#### Document section:
*** Block opens ***
Sunday, September 21, 2008

Denosumab

Current choices in therapy for osteoporosis are something short of satisfactory. Estrogen works well but many women are reluctant or unwilling to take it for long due to its association with increased risk for breast cancer when used over a period of years. The bisphosphonates-- Boniva, Actonel, Reclast, and Fosamax-- are a good, non-hormonal choice if you don't mind taking a pill on an empty stomach 1/2 hr. before eating in the a.m. then sitting bolt upright 'til breakfast so the drug won't cause acid reflux and heartburn. Evista works but may give you blood clots or hot flashes, and Forteo is a dandy boost for way low bone density if you're o.k. with a daily shot.

Thank heavens, a new choice is moving through phase 3 studies on its way to the old gal market (guys can get osteoporosis too, but their major problem now is that no one thinks to check them for it). This medication, denosumab, is a selective inhibitor of
receptor activator of nuclear factor-{kappa}B ligand (RANKL). No surprise that a ligand know as RANKL is the cause of our skeletal woes joining the ranks of other things that rankle in our golden years--thinning hair, receding gums, falling arches, and teen-aged boys.

Here's the scoop. RANKL is a protein made by osteoblasts or those cells in charge of making new bone cells. RANKL hooks up with RANK to activate the RANKL-RANK pathway which then activates osteoclasts or the cells that break down bone. This whole bone thing is a regular Ecclesiastesian cycle, all this building up and breaking down at the right time and right place. When your season turns to menopause, however, the balance shifts, and suddenly you're breaking down via osteoclasts more than you're building up via osteoblasts.
*** Block closes ***
#### Work to complete:
1. According to the denosumab post, which protein do osteoblasts make?
2. Name every bisphosphonate mentioned in the post about denosumab.
3. Write the next part of the post on denosumab and osteoporosis, continuing from its final sentence.

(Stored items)
*** Block opens ***
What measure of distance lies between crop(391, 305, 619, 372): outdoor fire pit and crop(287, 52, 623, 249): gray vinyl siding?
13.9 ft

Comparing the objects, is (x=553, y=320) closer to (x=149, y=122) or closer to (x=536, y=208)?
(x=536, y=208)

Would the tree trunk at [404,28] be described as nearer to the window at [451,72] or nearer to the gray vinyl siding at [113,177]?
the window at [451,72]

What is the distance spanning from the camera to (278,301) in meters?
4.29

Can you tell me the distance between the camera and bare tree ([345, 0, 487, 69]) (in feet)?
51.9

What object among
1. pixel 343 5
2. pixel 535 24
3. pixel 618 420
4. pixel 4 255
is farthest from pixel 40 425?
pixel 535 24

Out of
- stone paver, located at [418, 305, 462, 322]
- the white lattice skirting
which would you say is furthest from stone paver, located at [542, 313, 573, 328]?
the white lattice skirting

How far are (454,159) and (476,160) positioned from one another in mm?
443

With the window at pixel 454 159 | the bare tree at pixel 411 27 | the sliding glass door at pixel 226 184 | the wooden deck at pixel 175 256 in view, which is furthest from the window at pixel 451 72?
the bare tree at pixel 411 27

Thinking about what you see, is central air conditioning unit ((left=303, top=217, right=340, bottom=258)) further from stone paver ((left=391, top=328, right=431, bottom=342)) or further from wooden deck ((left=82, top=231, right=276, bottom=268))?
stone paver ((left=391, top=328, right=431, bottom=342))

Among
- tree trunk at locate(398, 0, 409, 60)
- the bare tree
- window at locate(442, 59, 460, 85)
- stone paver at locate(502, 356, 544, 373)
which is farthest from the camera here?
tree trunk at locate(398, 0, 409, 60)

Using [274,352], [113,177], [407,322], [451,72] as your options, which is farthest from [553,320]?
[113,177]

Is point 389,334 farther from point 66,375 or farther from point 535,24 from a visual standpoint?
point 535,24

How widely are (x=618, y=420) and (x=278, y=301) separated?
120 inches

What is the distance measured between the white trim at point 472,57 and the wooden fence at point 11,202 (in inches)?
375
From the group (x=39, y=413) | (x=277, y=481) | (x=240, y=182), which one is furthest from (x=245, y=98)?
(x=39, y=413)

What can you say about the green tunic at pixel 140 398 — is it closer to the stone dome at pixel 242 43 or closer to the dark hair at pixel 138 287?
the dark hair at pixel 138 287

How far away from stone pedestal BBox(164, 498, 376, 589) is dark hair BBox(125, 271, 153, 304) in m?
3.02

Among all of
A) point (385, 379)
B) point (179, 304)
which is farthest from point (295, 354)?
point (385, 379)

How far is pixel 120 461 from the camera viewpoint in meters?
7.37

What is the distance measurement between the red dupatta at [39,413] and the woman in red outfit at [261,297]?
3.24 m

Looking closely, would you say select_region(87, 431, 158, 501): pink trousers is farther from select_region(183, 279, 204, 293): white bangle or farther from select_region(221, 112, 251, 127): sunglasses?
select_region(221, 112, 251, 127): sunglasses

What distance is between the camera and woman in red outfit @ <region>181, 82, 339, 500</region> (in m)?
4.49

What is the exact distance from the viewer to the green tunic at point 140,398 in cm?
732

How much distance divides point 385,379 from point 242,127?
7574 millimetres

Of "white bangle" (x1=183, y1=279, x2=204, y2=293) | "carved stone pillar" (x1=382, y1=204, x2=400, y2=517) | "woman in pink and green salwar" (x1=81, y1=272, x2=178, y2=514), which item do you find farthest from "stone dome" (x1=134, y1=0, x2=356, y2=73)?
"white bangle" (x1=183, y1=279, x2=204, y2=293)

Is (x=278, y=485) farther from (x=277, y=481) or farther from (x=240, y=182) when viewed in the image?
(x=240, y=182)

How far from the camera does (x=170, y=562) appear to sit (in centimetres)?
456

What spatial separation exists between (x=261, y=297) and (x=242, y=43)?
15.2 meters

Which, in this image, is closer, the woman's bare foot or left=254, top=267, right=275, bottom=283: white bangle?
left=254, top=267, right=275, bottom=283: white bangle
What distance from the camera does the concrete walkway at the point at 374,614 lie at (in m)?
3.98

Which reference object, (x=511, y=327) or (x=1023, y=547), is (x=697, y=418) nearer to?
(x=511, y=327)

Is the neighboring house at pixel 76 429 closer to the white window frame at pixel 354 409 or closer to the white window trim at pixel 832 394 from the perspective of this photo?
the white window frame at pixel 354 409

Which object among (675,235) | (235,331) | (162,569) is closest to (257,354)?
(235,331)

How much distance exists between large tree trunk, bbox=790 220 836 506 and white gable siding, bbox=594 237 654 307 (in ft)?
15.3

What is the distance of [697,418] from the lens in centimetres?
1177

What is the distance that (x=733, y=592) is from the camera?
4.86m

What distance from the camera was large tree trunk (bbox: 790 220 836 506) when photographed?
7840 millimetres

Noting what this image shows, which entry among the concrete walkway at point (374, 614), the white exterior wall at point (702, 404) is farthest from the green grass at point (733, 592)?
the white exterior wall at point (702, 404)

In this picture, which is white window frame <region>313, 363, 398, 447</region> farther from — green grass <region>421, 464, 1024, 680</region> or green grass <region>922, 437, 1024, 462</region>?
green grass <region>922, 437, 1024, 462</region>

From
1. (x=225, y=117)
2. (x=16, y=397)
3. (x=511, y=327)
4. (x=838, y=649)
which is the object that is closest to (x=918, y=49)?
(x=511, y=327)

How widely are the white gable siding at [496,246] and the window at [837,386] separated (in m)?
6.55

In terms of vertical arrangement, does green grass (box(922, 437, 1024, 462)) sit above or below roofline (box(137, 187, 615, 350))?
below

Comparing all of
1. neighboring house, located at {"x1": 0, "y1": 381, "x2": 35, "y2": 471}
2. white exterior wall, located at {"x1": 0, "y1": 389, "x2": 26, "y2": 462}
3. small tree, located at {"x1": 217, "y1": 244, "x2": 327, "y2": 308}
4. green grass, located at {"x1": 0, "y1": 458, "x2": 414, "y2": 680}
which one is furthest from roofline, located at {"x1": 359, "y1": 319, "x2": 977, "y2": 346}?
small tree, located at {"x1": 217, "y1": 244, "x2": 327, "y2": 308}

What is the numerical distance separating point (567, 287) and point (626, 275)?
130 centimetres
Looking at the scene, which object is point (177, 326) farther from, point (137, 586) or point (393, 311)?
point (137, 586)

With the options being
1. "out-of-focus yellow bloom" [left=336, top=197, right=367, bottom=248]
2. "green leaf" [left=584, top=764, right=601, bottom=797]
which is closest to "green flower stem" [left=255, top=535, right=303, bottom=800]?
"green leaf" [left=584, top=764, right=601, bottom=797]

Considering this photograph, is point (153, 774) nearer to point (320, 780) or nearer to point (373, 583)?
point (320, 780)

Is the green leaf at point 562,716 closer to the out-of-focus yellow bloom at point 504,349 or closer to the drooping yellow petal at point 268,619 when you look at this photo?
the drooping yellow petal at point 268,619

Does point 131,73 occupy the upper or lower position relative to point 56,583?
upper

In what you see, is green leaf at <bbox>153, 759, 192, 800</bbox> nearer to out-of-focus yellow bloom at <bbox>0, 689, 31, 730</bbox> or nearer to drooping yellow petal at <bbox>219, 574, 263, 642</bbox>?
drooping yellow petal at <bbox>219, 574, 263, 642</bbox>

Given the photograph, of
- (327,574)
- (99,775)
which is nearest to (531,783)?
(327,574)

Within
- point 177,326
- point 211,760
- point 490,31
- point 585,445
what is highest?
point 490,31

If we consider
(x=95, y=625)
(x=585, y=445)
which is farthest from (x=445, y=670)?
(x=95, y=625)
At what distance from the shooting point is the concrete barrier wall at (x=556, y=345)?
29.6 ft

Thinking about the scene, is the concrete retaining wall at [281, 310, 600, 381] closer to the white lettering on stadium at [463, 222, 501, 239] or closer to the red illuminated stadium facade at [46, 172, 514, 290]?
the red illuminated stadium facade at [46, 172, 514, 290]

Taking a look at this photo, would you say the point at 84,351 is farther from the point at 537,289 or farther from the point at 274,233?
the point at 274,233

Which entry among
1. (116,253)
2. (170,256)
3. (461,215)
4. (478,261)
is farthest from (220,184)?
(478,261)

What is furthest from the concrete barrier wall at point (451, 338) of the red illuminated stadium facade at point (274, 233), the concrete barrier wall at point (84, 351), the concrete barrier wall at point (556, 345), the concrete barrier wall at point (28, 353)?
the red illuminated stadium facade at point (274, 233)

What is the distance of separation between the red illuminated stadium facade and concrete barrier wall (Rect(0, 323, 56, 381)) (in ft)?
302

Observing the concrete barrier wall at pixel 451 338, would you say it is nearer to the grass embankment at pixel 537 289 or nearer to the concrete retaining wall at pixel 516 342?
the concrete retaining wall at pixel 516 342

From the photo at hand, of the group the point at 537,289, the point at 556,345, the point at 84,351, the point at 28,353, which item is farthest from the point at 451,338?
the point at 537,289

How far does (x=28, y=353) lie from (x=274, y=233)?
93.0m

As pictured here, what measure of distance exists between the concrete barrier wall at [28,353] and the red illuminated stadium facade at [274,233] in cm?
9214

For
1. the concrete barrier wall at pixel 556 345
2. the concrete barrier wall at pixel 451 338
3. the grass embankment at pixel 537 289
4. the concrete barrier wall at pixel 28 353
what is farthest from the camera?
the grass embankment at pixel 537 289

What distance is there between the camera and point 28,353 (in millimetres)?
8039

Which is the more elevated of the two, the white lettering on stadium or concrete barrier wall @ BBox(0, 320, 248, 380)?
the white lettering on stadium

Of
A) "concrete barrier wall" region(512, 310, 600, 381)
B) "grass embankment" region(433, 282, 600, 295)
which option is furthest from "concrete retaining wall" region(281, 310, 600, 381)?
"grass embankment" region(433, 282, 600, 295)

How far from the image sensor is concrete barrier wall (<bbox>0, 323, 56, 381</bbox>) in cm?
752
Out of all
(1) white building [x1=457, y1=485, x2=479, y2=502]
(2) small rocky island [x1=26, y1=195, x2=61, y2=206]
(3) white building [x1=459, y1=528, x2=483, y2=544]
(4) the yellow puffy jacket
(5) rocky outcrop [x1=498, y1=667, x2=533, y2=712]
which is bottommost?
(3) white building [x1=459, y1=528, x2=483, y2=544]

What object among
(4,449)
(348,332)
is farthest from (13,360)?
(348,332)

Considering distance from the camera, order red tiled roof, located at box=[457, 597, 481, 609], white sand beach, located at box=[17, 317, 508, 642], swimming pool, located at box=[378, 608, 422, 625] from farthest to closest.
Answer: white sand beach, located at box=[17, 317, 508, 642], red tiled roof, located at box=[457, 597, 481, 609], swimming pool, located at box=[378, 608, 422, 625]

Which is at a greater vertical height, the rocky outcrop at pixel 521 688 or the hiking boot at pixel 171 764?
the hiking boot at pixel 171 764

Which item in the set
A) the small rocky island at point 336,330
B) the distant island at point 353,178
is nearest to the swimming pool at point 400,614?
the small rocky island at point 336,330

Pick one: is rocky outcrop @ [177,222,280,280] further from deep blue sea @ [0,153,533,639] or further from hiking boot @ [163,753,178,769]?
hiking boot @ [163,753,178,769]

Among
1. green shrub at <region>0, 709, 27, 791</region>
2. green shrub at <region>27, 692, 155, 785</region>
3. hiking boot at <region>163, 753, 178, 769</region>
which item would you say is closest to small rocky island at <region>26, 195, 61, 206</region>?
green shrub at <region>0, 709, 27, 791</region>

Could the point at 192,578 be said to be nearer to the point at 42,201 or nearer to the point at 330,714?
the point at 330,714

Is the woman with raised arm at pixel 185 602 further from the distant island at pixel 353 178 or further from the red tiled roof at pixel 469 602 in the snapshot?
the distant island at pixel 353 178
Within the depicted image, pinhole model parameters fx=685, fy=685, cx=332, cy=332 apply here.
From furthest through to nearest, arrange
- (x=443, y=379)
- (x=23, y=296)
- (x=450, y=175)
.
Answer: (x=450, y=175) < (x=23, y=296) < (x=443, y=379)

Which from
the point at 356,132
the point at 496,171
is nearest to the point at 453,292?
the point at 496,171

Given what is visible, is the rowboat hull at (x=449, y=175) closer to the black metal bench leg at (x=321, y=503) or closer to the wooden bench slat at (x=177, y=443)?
*** Block closes ***
#### Results for the exercise:
1. RANKL

2. Boniva, Actonel, Reclast, Fosamax

3.
Enter denosumab, a human monoclonal antibody that grabs the RANKL before it can grab the RANK. In doing so, the drug acts like osteoprotegerin(OPG) which was the normal RANKL inhibitor back in the day when you didn't need to worry about the state of your bone density. Apparently, both estrogen and Evista increase levels of OPG whereas denosumab has a biological activity equivalent to it.

So what do you have to do to be on denosumab? Get up early, stand up straight, endure hot flashes, worry about your breasts? No, none of that. Denosumab is administered as a shot twice a year, a shot under the skin no less, not like one of those stingy tetanus jabs into your deltoid muscle. Here's what
lead investigator Steven Cummings, MD had to say about that: "it's a whole lot easier . . . to give what is essentially [like a] flu shot."

3 comments:

Anonymous said...

Almost sounds too good to be true. See your MD once a year, get the shot, 6 months later schedule with the office for the second shot. Follow-up via a bone scan perhaps?
Hopefully the clinical trials will progress smoothly.

Anonymous said...

Sounds like great stuff. Currently still in trials,I think phase 3 now.

Mauigirl said...

Will wait and see if any side effects show up and if not, will be sure to get this in a few years!